I agree that 4/6 is more impressive than 4/4. At first, it seems like 4/4 is better because you never failed on the biggest stage. However, 4/4 vs 4/6 really means the 4/4 guy failed even earlier, in a less impressive game! In other words, they failed to come up in the clutch when it should have been easier to do so. To get to 6 superbowls means you had to come in clutch in 6 conference championship games, not just 4.
Now quick aside - in reality, especially in football, we probably ascribe too much importance to winning superbowls, since its a team sport with huge rosters, no 2 way players (so offense is only half and defense is only half, both divided by about 14 rotation players), and the playoffs are single elimination, so luck plays a bigger role.

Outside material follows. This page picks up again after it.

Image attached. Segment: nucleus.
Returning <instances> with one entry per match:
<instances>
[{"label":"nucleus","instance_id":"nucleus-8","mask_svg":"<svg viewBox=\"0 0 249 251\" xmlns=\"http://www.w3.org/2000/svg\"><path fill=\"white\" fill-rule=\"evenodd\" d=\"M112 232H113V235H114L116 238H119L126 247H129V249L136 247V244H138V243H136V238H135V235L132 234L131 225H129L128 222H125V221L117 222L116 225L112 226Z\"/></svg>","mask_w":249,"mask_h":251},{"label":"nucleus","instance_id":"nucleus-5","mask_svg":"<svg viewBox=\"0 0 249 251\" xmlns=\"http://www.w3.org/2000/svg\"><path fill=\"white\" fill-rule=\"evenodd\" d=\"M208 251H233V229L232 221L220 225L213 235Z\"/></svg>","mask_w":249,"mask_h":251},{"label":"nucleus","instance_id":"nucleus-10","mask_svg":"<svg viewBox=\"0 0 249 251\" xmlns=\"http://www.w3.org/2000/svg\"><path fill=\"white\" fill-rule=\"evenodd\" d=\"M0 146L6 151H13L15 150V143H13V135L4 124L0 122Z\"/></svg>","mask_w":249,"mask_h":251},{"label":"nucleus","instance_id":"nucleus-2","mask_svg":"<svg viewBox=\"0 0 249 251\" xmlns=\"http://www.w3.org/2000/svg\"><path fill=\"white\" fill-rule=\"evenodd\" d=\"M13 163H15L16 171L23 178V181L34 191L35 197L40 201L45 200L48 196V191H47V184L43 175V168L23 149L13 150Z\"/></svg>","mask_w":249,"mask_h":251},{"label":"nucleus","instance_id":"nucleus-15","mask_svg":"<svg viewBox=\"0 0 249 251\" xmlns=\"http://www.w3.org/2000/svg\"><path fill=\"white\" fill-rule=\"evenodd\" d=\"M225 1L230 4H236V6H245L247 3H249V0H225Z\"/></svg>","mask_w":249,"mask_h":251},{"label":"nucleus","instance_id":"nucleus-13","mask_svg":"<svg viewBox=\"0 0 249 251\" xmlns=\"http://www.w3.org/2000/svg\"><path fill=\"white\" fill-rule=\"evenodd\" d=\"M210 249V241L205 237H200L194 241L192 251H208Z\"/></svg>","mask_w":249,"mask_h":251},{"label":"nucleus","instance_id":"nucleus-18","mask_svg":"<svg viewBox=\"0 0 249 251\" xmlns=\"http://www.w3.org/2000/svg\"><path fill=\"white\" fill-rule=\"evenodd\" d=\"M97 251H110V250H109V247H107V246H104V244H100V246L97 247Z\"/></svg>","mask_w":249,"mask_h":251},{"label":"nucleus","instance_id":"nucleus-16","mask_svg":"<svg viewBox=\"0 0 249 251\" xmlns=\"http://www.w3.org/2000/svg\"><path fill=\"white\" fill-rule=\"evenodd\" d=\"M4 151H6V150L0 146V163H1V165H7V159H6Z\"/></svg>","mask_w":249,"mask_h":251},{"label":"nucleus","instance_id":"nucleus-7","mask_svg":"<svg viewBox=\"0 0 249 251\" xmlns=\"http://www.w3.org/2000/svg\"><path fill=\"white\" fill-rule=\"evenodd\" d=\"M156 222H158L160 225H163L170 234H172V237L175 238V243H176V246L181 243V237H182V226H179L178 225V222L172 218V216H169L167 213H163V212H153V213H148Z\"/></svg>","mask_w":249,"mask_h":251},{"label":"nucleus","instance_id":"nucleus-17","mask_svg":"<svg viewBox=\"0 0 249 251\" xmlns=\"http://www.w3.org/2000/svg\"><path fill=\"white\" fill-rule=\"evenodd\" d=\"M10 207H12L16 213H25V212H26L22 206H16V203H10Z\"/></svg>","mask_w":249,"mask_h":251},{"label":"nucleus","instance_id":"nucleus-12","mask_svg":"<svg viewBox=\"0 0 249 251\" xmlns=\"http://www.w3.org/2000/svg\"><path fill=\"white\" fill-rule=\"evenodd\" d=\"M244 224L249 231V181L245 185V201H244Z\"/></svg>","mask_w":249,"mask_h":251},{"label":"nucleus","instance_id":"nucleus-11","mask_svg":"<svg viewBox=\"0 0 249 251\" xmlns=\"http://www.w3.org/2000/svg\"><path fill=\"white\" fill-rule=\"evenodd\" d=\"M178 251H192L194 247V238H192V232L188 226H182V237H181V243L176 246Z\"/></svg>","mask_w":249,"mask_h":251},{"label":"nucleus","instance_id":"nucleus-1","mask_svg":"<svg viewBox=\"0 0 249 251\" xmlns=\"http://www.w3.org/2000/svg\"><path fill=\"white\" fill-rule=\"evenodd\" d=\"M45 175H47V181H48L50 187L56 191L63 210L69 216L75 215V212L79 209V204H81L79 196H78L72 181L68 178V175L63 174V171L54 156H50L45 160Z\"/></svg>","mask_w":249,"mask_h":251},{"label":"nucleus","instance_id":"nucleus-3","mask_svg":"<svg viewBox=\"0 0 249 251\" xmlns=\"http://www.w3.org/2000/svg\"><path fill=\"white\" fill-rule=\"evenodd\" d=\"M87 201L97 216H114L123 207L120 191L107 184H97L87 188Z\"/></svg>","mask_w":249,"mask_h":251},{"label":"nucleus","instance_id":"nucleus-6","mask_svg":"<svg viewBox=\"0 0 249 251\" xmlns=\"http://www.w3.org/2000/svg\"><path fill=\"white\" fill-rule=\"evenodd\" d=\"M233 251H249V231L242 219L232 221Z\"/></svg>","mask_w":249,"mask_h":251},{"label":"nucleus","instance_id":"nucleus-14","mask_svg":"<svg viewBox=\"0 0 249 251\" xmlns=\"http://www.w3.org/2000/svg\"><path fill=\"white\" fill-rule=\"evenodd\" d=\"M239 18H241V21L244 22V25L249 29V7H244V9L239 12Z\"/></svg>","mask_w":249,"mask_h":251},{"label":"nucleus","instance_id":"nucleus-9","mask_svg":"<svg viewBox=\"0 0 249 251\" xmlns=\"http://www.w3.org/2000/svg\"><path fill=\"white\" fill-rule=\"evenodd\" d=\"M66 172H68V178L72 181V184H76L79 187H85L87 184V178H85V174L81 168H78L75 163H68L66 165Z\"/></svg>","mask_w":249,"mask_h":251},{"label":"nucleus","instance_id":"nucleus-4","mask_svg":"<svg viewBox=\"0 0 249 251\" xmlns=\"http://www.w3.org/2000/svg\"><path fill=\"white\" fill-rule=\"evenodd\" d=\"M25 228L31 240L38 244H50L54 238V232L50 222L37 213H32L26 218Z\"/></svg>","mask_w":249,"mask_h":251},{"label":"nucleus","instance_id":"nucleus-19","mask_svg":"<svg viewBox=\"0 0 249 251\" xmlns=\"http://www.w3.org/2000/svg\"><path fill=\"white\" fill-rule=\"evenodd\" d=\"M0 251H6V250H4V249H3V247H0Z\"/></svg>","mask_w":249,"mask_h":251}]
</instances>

So it's hard to really evaluate and separate a QB from the team's performance and luck. But, for the sake of this, let's equate QB "Greatness" with winning. Additionally, the more important the game, the more "greatness" points you accrue.
So back to QB greatness, accepting the premise that team wins in the post season really directly demonstrate QB greatness. Let's say making the playoffs is worth 1 point. Then winning the wild card game should be 2 points. Well there's our first problem; by being WORSE in the regular season, you could actually get an extra game and an extra "Greatness point." But it's clearly better to get a 1st round bye. So a first round bye has to be worth at least the same as a wild card win, because a bye and a WC win both get you to the Division Round. But it's worth a little more too because you got your team some rest. So 3 points for a first round bye. Then 5 points for a division round win. This means you make it to the conference round with either 9 points (for a bye and a Divisional Round Win and making the playoffs) or 8 points (making the playoffs, WC win, Divisional win). Then say 8 points for a conference championship win and getting to the super bowl. 12 points for a superbowl win. Therefore, a superbowl winner from the wild card slot gets 12+8+5+2+1 or 28 points. A superbowl winner from the 1st round bye gets 12+8+5+3+1 or 29 points. Superbowl loser gets 16-17 points. Let's look at some famous and not-so -famous QBs:

It's actually not a bad ranking, considering I made up the scoring BEFORE I saw how the ranking would come out. There's other things you could do, like add more QBs, add points for MVPs, Superbowl MVPs, etc, but that would add more time. I'll try to later. Maybe you could add a modifier for QBR or something to account for yards, TDs, completion percentage, etc. But the rank order is not that bad for "QB Greatness."
Brady comes out awesome. Bradshaw and Montana are studs. Peyton gets pretty docked, and it's clear to see why compared to Brady: lots of playoff appearances, but Brady's won 9 (Nine!) Divisional games, 6 Conference games, and 4 Superbowls to Manning's only 4 division wins (so thats 45 points for brady and 20 for manning), 3 conference games (48 to 24) and 1 superbowl (48 to 12).
This system HATES Marino, but I was actually surprised not that he hadn't won a superbowl (obviously I knew that), but how little playoff success he really had. Not like he was going deep every year like Barkley or Malone; he was just not doing much in the playoffs for how good he was.